#### TEXTO PARA LEER ####
La estatura de Zaqueo




Dedidación de las Basílicas  de San Pedro y San Pablo

Para el día de hoy (18/11/14) 

Evangelio según Lucas 19, 1-10



Como en la liturgia de ayer, seguimos en Jericó, en los arrabales de la Ciudad Santa, en el umbral mismo de la Pasión del Señor. Es por ello que todo signo y todo símbolo cobra especial relevancia, porque ese aparente final de horror y muerte es en realidad comienzo del tiempo definitivo.

También, como en el día de ayer, nos encontramos con un problema de visión, aunque sus orígenes sean distintos. En el caso de ayer, se trataba de un hombre no vidente.
Hoy se trata de un hombre cuya mirada se haya limitada por la multitud y a causa de su estatura.
Dos extremos: el ciego de las puertas de la ciudad, de la vera del camino languidece en la miseria absoluta; Zaqueo, como jefe de publicanos es inmensamente rico. Con notable habilidad literaria, el Evangelista los vincula a ambos, y así la riqueza de uno puede inferirse como causal de la miseria del otro con el transcurrir de los versículos.
#### DATOS PARA ANALIZAR ####
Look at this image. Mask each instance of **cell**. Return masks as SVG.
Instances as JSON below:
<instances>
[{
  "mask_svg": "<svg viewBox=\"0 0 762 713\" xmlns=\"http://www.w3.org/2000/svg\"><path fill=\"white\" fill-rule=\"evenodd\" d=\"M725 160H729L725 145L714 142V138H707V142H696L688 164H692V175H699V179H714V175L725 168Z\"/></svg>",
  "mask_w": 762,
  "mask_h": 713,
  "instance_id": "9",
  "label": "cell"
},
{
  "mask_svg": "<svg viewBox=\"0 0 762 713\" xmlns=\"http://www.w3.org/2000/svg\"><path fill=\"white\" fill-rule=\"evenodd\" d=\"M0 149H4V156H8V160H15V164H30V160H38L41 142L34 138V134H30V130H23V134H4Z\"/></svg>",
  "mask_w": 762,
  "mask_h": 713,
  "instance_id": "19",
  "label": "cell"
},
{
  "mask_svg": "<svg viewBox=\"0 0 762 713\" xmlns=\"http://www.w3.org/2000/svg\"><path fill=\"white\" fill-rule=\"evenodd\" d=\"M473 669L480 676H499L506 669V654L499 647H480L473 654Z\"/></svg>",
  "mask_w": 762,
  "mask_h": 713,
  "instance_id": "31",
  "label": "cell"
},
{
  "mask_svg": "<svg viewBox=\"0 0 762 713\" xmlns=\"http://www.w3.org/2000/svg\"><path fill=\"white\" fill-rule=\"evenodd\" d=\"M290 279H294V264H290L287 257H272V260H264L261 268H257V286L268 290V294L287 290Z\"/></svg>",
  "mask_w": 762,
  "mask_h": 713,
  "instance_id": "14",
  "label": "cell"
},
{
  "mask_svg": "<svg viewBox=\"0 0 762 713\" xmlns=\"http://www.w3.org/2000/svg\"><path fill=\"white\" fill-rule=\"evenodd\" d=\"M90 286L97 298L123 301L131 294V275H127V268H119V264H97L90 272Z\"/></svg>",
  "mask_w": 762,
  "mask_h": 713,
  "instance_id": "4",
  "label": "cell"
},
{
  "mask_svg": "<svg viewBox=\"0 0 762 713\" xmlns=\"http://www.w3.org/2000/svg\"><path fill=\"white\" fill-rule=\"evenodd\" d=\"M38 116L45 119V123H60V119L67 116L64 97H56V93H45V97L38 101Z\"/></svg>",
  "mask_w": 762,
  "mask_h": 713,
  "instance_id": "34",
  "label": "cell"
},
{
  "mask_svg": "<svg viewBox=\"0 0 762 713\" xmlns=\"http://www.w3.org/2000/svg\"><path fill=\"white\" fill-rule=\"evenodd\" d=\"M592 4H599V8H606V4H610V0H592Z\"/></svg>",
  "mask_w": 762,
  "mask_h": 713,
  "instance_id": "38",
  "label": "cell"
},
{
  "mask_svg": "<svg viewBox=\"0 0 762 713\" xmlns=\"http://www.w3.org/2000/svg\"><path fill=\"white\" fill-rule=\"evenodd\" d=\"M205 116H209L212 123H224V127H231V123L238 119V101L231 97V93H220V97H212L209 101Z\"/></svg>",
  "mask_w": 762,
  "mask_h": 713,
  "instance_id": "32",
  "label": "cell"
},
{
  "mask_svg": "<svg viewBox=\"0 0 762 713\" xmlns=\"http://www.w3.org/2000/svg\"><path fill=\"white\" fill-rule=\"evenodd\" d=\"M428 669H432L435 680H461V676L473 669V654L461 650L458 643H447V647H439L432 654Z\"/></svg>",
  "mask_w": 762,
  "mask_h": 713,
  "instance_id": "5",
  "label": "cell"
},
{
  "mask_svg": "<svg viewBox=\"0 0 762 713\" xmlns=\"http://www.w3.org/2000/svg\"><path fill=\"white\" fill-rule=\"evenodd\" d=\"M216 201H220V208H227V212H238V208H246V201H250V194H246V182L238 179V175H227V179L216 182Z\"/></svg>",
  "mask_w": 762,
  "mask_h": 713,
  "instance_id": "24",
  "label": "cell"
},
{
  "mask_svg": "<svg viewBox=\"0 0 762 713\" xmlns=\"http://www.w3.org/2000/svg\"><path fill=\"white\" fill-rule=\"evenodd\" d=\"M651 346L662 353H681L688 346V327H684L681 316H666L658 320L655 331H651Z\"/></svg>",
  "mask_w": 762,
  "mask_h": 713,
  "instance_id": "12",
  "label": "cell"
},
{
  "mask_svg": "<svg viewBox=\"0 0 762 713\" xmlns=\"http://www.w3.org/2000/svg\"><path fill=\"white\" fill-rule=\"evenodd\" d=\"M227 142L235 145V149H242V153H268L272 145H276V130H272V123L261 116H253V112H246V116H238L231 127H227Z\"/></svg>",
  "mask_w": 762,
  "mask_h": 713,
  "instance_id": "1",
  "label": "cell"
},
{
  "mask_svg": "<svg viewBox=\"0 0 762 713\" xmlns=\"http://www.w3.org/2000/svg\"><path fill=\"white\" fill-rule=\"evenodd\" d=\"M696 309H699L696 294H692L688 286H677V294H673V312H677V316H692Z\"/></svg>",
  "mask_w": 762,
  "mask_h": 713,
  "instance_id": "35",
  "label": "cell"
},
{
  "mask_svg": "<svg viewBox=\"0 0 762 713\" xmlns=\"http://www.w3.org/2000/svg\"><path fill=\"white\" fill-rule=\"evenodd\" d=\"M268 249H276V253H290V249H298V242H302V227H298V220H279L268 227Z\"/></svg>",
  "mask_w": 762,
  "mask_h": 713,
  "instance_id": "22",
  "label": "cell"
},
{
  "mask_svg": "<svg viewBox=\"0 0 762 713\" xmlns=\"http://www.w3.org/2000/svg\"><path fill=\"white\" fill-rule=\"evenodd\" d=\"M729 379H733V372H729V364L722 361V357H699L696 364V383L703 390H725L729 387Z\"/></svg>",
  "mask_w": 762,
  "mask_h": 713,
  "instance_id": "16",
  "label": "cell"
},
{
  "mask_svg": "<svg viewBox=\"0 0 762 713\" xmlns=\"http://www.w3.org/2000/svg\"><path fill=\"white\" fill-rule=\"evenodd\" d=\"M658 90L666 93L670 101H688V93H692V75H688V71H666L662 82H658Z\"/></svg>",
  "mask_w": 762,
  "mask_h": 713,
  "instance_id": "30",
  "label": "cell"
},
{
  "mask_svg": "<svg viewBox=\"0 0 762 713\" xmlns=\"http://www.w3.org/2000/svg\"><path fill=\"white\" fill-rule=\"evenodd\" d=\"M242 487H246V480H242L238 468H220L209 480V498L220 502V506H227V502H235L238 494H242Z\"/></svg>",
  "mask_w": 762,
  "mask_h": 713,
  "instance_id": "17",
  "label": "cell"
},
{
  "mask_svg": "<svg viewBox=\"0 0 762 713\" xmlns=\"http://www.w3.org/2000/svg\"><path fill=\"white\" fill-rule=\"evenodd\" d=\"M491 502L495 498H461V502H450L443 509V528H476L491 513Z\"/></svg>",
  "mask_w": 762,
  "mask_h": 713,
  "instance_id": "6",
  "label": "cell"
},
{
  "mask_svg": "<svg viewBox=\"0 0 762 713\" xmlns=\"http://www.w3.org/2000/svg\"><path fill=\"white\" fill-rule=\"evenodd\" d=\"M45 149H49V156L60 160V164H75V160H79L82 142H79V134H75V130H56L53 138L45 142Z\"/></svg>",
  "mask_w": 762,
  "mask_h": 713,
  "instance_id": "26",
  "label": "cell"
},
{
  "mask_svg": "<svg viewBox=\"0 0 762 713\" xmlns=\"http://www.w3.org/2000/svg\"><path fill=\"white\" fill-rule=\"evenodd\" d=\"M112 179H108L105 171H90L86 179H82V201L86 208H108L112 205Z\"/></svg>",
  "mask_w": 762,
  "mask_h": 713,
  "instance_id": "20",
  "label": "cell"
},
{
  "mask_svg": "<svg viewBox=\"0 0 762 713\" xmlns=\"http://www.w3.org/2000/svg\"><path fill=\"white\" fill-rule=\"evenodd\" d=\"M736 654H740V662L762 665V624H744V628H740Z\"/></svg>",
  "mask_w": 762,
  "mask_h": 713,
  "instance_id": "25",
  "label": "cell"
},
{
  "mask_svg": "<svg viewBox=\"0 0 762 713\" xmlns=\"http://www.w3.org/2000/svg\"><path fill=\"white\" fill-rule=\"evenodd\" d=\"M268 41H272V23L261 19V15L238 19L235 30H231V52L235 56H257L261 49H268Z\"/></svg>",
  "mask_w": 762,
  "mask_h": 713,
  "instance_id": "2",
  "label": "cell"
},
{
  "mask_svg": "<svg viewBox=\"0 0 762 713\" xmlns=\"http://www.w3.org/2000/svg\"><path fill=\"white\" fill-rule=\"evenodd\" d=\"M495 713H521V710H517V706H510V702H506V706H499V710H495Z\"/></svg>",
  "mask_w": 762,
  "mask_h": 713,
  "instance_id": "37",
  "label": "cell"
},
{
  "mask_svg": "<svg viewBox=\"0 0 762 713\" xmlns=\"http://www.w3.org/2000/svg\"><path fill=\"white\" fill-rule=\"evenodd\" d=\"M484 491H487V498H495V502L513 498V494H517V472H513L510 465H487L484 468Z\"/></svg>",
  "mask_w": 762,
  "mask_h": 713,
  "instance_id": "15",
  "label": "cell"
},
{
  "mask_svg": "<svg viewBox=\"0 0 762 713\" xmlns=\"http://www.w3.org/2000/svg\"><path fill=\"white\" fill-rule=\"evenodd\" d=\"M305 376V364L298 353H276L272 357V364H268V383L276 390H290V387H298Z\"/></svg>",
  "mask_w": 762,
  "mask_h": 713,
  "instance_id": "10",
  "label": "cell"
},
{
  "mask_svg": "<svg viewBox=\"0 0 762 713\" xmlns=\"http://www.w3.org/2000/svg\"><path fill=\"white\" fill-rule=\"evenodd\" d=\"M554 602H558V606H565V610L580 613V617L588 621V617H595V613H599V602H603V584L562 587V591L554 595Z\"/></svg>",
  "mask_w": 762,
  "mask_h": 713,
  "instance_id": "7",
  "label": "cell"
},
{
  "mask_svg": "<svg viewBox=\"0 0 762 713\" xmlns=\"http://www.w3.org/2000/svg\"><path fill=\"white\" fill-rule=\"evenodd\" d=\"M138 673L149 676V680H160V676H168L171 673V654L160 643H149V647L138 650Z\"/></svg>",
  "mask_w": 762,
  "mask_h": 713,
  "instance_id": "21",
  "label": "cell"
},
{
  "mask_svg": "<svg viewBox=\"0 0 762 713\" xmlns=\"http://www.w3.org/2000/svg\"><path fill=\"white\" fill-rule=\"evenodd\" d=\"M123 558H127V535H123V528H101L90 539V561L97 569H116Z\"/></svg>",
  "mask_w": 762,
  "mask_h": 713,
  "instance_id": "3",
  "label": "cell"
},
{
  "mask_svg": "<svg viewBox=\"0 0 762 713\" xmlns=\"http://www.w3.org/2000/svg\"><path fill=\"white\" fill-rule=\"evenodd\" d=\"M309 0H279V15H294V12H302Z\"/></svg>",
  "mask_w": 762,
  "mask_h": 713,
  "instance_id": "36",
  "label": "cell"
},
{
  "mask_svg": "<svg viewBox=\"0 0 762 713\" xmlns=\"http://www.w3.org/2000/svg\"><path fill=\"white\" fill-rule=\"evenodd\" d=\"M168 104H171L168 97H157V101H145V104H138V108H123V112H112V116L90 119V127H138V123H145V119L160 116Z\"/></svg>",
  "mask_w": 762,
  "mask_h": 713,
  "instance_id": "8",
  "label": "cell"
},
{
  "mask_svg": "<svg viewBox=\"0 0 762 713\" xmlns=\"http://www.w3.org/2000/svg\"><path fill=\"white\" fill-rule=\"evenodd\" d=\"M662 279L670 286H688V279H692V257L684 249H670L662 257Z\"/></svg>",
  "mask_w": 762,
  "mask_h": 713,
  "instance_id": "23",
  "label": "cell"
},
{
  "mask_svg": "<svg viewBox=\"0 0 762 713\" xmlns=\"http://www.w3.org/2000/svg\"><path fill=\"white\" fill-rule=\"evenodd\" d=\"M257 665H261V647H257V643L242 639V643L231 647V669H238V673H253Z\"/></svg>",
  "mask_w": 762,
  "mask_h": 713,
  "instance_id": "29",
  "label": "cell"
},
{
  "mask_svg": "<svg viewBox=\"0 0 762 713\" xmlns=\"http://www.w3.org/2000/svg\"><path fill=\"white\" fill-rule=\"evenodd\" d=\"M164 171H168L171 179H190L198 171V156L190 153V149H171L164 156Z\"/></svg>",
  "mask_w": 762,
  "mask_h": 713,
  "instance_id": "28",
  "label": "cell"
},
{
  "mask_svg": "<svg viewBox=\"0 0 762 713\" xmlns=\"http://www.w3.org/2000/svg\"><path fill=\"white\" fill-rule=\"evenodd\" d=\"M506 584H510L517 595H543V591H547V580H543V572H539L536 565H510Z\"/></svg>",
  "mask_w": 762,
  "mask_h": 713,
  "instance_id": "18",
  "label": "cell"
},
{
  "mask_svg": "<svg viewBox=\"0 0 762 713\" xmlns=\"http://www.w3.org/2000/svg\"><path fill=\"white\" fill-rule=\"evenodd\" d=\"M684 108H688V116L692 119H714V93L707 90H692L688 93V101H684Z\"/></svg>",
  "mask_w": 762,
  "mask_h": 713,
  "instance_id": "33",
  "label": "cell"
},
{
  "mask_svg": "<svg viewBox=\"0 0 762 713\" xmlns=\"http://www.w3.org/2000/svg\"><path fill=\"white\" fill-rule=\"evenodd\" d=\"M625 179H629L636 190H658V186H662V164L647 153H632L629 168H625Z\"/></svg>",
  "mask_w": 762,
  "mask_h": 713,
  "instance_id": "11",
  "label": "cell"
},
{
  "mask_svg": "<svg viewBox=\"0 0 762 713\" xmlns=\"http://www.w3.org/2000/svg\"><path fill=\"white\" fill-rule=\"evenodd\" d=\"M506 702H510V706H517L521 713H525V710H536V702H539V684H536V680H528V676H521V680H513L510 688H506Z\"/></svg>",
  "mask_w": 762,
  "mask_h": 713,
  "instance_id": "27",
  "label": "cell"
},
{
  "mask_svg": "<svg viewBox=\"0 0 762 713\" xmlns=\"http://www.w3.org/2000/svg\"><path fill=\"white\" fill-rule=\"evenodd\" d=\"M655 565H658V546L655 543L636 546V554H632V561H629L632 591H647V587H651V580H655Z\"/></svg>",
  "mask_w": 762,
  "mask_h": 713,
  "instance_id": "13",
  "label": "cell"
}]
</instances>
####
### LISTA DE TAREAS
1. Enumera todo lo que el comentario sobre Zaqueo afirma acerca de él en los dos últimos párrafos.
2. Prosigue el comentario sobre Zaqueo a partir de la frase que termina en "con el transcurrir de los versículos".

### TUS RESPUESTAS
1.
- Su mirada está limitada por la multitud.
- Su mirada está limitada también por su estatura.
- Es jefe de publicanos.
- Es inmensamente rico.
- Su riqueza puede inferirse como causa de la miseria del ciego.

2.
Los publicanos eran judíos que recaudaban tributos para el ocupante imperial romano, es decir, que cobraban impuestos para el César con el respaldo fiero de las legiones estacionadas en la zona. Un publicano es un traidor, ferviertemente odiado por sus paisanos, y un impuro consumado por el contacto permanente con extranjeros y con monedas no judías. Pero ellos, abusando de su posición, extorsionaban y cobraban de más en favor propio, toda vez que la legislación vigente consideraba la evasión del tributo imperial como sedición y por tanto, causal de condena a muerte. Así, los publicanos sólo podían tener vida social con otros tantos de su mismo oficio, su vida religiosa era prácticamente nula y estaban clasificados por sus compatriotas con la misma vara moral de las prostitutas.

Zaqueo sabe que el rabbí galileo ha llegado a Jericó, y está movilizado en las honduras de su corazón. Ese Maestro a nadie rechaza, perdona antes que condena, habla de Dios de una manera tan nueva y esperanzadora que -intuye- hay una multitud de respuestas en Él, incluso respuestas a esas preguntas aún no formuladas, las preguntas fundamentales de toda existencia.
Zaqueo intenta infructuosamente divisar a Jesús de Nazareth, pero la multitud está abigarrada -no cabe un alfiler- y Zaqueo es bajito, ni dando saltos puede divisar siquiera una sombra fugaz del Maestro. Por eso no vacila en en subirse a un árbol, un sicómoro, para tratar de verlo desde las ramas. A veces no está mal irse por las ramas si ello nos aclara la visión.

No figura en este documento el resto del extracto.